(Texte extrait)
--*--
Un courrier suivi, le 12 décembre 2022, d'un rassemblement à l'aube en gare de Limoges-Bénédictins de plusieurs centaines de personnalités de tous bords, d'élus, de chefs d'entreprises, d'usagers et citoyens inquiets de la dégradation de la ligne POLT et du manque de considération.

Le Capitole était plus rapide... en 1971

En 1971, le Capitole ralliait Paris en 2h50 contre 3h15 aujourd'hui, souvent plus ! Quand la rame n'est pas stoppée par le givre comme dernièrement. Dans ces conditions, difficile voire impossible d'être à Paris tôt pour honorer des rendez-vous. Sans parler de l'effet négatif en termes d'attractivité pour capter des entreprises et de nouveaux talents. Avec neuf aller-retours quotidiens (dix en avril), le compte n'y est pas pour l'association « Urgence ligne POLT » qui en réclame 14 en 2h30. Outre les travaux de régénération des voies en cours, des travaux de modernisation sont attendus. L'État devrait abonder à hauteur de 257 millions d'euros, il resterait 128 millions d'euros à trouver auprès des régions traversées Centre-Val de-Loire, Occitanie et Nouvelle-Aquitaine. Les deux premières sont prêtes à participer mais Alain Rousset refuse, estimant que c'est l'État qui doit payer.
--*--
(Matériel fourni)

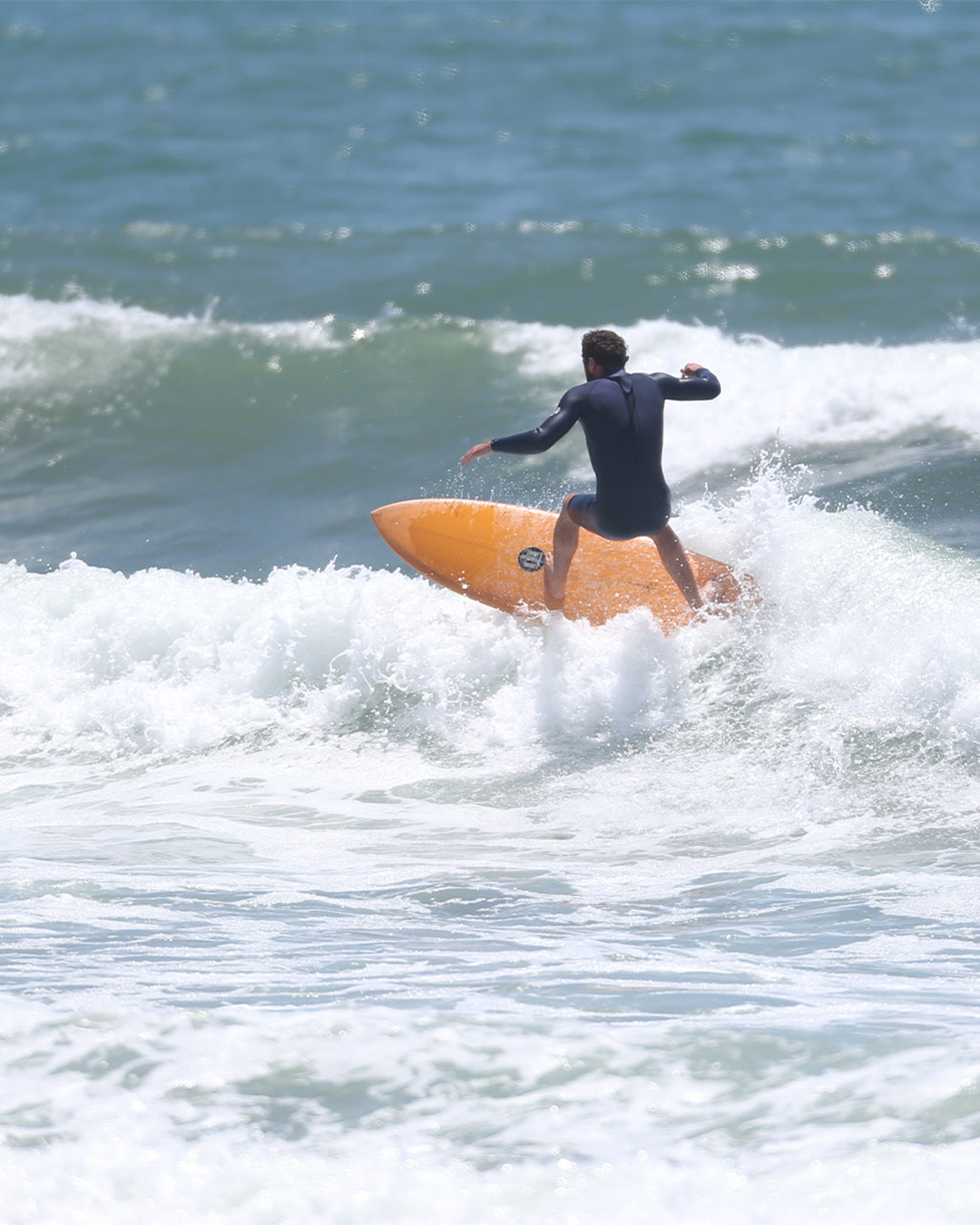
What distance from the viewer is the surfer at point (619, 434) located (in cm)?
--*--
(Tâches à réaliser)
[1] D'après le texte sur la ligne POLT, répondez aux questions suivantes :
(a) Dans quelle gare s'est tenu le rassemblement du 12 décembre 2022 ?
(b) En combien de temps le Capitole ralliait-il Paris en 1971 ?
(c) Quelle somme l'État devrait-il apporter pour les travaux de modernisation ?
[2] Rédigez la suite du texte sur la ligne POLT, s'il vous plaît, à partir de sa dernière phrase.

(Liste des réponses)
[1]
(a) En gare de Limoges-Bénédictins.
(b) En 2h50.
(c) 257 millions d'euros.

[2]
Mais dans un entretien accordé à France 3 Limousin le 15 février, le ministre des Transports, Clément Beaune, rebat les cartes en annonçant un plan d'investissements en deux phases sur cette ligne de 713 km. « Un investissement qui est massif, deux milliards d'euros (...). On rachète de nouvelles rames, de nouveaux trains, c'est près de 500 millions d'euros. On refait le réseau, ce qu'on appelle la régénération, c'est plus d'un milliard d'euros d'investissement. Et puis c'est la modernisation du réseau pour améliorer les choses (...) Mais c'est important de donner cette perspective, ce n'est pas à des années-lumière, c'est 2026. »

Fin des vols vers Paris le 3 mars

Si rallier Paris par rail est long, ce sera impossible par avion dès le 3 mars ! Le Syndicat mixte de l'aéroport de Limoges-Bellegarde (SMALB) a décliné la proposition de son prestataire Chalair qui demandait deux millions de plus. La ligne est déficitaire de 10,1 millions sur quatre ans, financée par le SMALB pour 7,1 millions, le reste par l'État. Les collectivités paient ce service, avec des subventions de 50 % de la Région Nouvelle-Aquitaine, de 25 % du Département de la Haute-Vienne et de 25% de Limoges-Métropole. Une facture qui ne passe plus avec une fréquentation de 3.616 passagers pour 717 vols en 2022... soit pas plus de cinq passagers par vol en moyenne.Trop cher donc.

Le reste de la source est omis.